Scene question records:
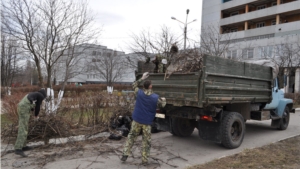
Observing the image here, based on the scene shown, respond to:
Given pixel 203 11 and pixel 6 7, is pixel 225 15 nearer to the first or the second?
pixel 203 11

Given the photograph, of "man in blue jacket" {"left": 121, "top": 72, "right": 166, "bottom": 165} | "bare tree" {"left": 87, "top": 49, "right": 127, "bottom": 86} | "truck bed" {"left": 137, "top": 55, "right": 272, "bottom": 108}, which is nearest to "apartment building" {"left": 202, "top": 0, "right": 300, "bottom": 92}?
"bare tree" {"left": 87, "top": 49, "right": 127, "bottom": 86}

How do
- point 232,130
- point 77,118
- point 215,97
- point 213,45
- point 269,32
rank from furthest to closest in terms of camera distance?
point 269,32 → point 213,45 → point 77,118 → point 232,130 → point 215,97

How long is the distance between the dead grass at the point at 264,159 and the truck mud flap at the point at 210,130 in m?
0.59

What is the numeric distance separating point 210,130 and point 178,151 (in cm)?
94

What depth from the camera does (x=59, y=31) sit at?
867cm

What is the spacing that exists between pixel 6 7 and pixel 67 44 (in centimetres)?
225

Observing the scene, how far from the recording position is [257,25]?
38156mm

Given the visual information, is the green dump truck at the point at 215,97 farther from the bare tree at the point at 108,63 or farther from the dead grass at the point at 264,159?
the bare tree at the point at 108,63

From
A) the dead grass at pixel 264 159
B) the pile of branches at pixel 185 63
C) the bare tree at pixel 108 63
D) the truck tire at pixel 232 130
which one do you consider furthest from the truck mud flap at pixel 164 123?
the bare tree at pixel 108 63

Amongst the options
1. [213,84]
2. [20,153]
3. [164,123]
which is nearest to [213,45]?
[164,123]

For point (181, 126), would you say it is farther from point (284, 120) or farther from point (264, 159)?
point (284, 120)

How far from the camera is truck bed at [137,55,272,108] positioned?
5.06 meters

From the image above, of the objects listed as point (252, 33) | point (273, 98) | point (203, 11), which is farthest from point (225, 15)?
point (273, 98)

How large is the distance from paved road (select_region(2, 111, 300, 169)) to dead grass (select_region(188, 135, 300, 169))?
1.08 feet
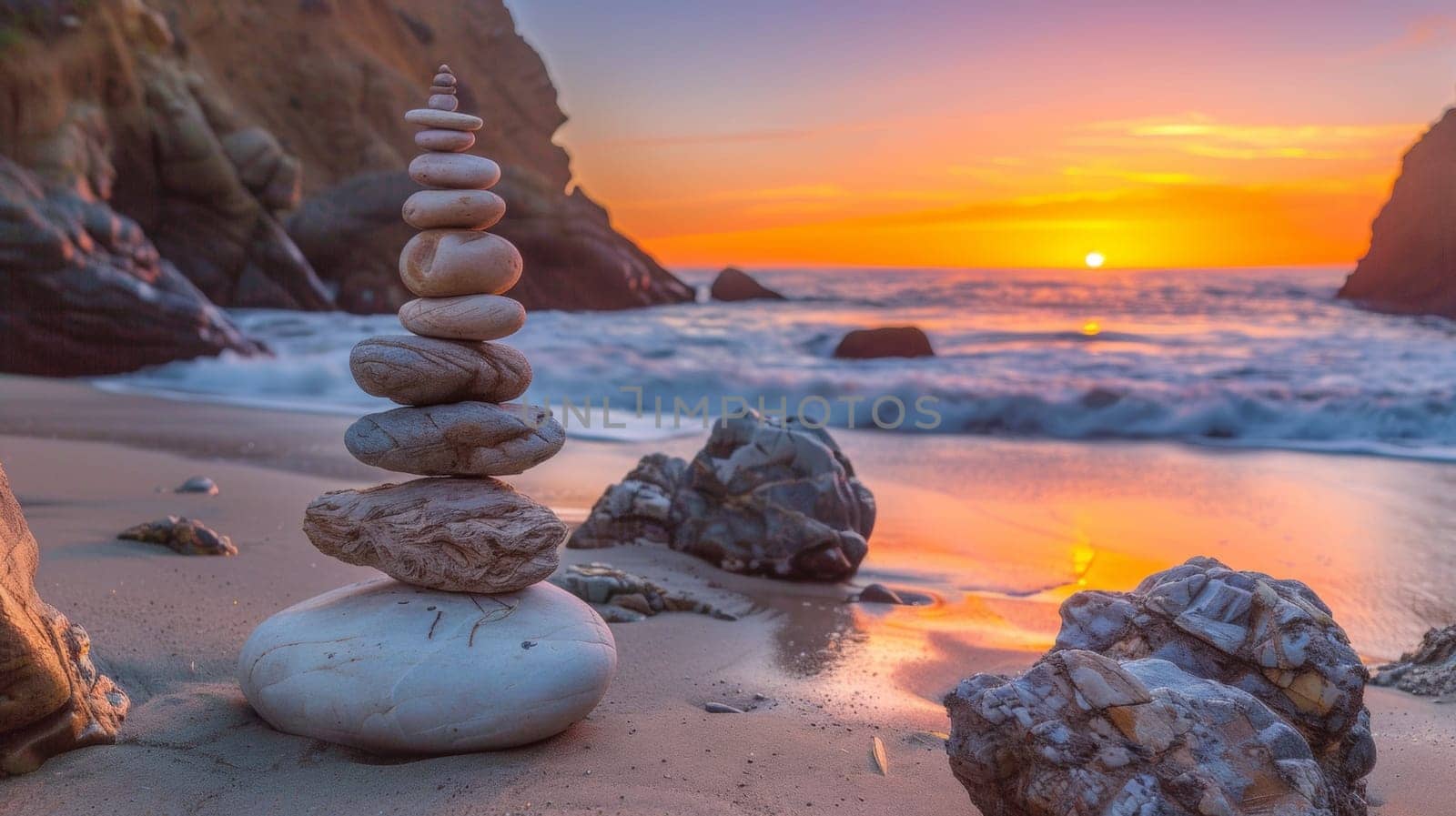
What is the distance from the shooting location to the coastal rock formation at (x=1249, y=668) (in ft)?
8.39

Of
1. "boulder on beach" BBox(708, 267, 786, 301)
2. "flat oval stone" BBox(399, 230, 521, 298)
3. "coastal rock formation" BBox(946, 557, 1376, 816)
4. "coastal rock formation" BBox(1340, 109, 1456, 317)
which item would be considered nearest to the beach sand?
"coastal rock formation" BBox(946, 557, 1376, 816)

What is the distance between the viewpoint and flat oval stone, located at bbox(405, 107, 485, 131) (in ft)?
12.6

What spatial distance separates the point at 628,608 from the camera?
17.2 ft

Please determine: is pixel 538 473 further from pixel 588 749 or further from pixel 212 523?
pixel 588 749

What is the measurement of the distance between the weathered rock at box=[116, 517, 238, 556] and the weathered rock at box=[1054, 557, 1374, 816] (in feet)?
13.9

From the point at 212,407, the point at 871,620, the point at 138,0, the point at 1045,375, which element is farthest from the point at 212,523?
the point at 138,0

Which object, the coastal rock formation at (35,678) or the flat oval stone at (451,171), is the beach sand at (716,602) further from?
the flat oval stone at (451,171)

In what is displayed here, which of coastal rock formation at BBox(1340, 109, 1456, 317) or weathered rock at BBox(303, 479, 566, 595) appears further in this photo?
coastal rock formation at BBox(1340, 109, 1456, 317)

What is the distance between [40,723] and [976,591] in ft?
15.0

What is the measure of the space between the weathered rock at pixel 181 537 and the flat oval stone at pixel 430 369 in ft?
6.69

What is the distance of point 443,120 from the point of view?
3.86 metres

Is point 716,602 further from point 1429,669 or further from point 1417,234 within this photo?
point 1417,234

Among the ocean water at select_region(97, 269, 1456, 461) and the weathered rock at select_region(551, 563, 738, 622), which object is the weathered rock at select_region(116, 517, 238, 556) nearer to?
the weathered rock at select_region(551, 563, 738, 622)

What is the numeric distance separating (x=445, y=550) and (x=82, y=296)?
1317 centimetres
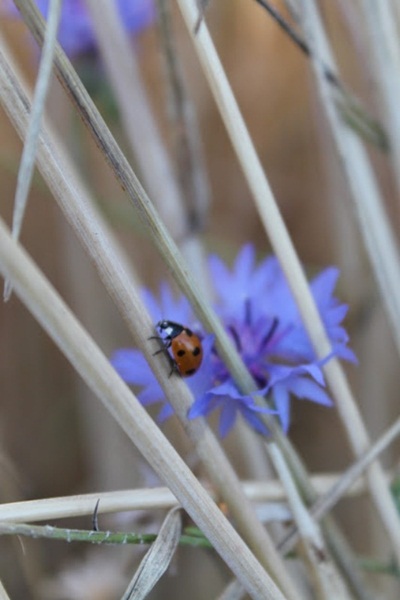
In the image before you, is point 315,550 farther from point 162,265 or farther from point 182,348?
point 162,265

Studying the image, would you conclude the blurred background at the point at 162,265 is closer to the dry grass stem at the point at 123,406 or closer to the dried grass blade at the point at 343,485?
the dried grass blade at the point at 343,485

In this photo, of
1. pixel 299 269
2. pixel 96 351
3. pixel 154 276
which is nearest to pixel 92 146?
pixel 154 276

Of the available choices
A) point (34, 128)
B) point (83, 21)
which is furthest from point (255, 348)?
point (83, 21)

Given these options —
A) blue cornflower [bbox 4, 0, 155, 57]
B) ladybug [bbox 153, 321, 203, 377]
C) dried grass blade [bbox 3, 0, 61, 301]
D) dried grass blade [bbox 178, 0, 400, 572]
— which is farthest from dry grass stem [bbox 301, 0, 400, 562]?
blue cornflower [bbox 4, 0, 155, 57]

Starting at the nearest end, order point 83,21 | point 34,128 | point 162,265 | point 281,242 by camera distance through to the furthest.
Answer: point 34,128
point 281,242
point 83,21
point 162,265

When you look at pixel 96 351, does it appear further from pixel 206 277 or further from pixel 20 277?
pixel 206 277

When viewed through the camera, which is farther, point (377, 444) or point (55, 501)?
point (377, 444)

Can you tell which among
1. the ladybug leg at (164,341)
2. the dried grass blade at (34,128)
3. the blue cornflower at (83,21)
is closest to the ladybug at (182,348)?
the ladybug leg at (164,341)
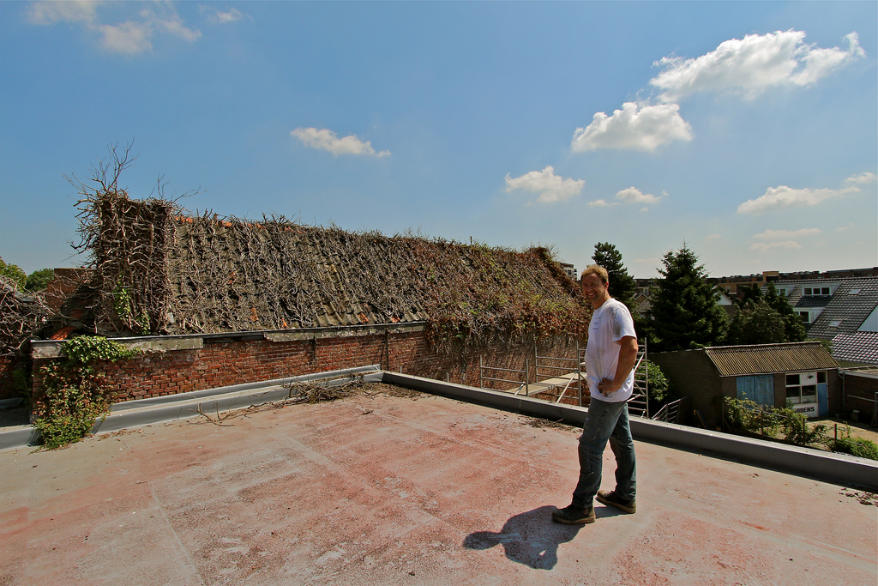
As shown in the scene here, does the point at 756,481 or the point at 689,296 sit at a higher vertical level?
the point at 689,296

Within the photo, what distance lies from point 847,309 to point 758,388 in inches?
945

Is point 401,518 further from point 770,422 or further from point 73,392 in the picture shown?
point 770,422

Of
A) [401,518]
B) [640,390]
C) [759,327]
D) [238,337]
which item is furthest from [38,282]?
[759,327]

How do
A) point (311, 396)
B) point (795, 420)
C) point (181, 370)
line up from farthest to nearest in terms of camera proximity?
point (795, 420)
point (311, 396)
point (181, 370)

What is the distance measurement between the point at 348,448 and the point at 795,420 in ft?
59.1

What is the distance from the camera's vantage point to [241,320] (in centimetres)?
682

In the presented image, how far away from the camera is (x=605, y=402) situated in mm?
2838

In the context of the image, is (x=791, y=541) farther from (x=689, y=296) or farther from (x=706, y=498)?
(x=689, y=296)

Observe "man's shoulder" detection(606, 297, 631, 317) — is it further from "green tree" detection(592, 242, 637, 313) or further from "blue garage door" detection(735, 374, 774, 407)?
"green tree" detection(592, 242, 637, 313)

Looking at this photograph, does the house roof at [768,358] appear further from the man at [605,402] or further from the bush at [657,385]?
the man at [605,402]

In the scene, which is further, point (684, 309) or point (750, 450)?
point (684, 309)

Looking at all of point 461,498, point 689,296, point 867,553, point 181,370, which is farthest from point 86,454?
point 689,296

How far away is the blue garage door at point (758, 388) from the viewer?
2138 cm

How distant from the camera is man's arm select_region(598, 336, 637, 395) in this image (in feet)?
8.93
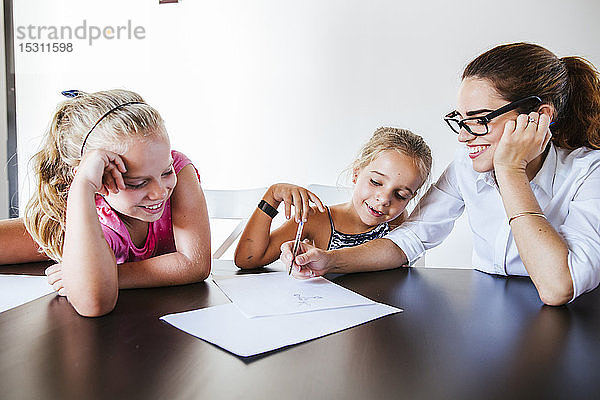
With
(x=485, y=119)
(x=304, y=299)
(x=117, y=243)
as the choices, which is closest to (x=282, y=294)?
(x=304, y=299)

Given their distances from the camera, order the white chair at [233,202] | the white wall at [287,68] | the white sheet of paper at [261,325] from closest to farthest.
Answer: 1. the white sheet of paper at [261,325]
2. the white chair at [233,202]
3. the white wall at [287,68]

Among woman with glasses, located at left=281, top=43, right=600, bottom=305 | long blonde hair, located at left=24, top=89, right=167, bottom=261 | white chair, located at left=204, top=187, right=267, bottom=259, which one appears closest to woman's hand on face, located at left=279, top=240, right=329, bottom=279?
woman with glasses, located at left=281, top=43, right=600, bottom=305

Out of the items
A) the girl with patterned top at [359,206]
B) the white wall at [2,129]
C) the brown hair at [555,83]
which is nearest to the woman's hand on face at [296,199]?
the girl with patterned top at [359,206]

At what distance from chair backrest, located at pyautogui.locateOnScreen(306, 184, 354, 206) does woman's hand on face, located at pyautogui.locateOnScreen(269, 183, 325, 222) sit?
69 cm

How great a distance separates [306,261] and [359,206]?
1.47ft

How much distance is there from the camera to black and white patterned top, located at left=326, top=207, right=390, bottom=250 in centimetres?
152

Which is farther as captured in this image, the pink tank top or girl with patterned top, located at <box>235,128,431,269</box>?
girl with patterned top, located at <box>235,128,431,269</box>

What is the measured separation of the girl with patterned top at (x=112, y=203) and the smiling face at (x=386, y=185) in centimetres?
50

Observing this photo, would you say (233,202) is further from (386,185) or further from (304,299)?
(304,299)

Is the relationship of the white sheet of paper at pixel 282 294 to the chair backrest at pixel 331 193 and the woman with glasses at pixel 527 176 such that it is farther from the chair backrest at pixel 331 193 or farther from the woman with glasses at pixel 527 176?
the chair backrest at pixel 331 193

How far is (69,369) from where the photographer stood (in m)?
0.61

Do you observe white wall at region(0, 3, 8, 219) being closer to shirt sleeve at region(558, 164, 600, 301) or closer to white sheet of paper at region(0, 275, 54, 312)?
white sheet of paper at region(0, 275, 54, 312)

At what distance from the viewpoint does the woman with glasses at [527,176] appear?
0.95 m

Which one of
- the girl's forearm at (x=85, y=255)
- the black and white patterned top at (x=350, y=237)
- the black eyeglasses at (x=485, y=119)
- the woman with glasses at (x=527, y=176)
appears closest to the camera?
the girl's forearm at (x=85, y=255)
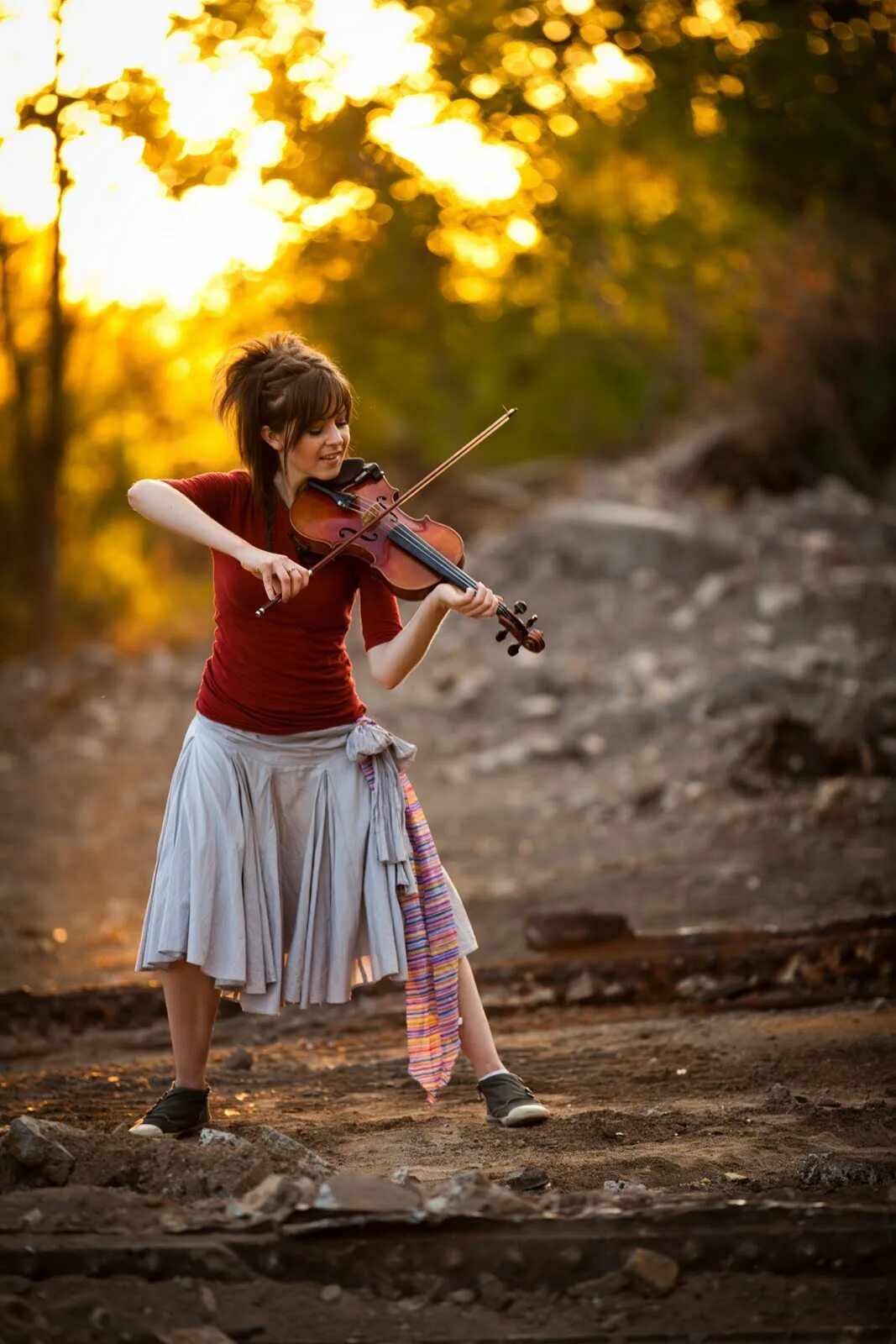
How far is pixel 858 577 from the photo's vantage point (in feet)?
42.4

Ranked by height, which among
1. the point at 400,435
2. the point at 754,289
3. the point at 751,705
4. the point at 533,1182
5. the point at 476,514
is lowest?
the point at 533,1182

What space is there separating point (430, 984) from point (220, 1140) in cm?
71

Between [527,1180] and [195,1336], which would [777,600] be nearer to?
[527,1180]

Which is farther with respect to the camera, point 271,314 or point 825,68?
point 271,314

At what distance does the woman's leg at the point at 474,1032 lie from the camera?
4.08m

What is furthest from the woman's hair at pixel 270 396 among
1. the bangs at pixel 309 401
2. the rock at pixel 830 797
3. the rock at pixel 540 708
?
the rock at pixel 540 708

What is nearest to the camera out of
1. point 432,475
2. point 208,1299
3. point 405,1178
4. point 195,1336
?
point 195,1336

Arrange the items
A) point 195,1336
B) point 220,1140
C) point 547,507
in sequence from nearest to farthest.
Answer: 1. point 195,1336
2. point 220,1140
3. point 547,507

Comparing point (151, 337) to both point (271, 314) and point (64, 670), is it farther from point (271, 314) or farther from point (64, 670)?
point (64, 670)

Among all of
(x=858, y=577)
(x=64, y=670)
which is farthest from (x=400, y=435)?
(x=858, y=577)

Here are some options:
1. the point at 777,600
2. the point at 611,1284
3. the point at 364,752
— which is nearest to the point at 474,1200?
the point at 611,1284

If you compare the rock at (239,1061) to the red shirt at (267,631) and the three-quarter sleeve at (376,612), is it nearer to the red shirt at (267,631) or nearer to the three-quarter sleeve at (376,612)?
the red shirt at (267,631)

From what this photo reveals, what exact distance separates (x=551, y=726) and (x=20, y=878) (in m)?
4.28

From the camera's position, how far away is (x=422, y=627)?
3830 millimetres
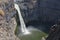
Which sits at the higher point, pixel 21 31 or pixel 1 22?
pixel 1 22

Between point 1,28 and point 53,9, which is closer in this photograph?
point 1,28

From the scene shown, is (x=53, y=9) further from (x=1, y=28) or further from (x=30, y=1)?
(x=1, y=28)

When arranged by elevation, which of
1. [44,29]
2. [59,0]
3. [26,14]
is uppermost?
[59,0]

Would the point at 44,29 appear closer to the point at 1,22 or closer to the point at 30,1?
the point at 30,1

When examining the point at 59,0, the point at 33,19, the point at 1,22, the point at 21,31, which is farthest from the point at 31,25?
the point at 1,22

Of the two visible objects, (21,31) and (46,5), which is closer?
(21,31)

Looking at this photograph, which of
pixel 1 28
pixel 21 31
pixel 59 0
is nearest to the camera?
pixel 1 28

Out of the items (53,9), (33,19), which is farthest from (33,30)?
(53,9)

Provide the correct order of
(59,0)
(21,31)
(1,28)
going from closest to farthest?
(1,28) → (21,31) → (59,0)

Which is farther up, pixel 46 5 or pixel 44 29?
pixel 46 5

**Your objective:** Rewrite everything from the line containing "Out of the items (53,9), (33,19), which" down to the end of the data, replacing "farthest" with "furthest" and leaving all else unchanged.

**Exercise response:**
Out of the items (53,9), (33,19), which is furthest from (33,30)?
(53,9)

Provide the correct order of
(59,0)
(21,31)
(1,28)
going from closest to furthest?
(1,28) → (21,31) → (59,0)

Which is farther up, pixel 46 5 or pixel 44 29?
pixel 46 5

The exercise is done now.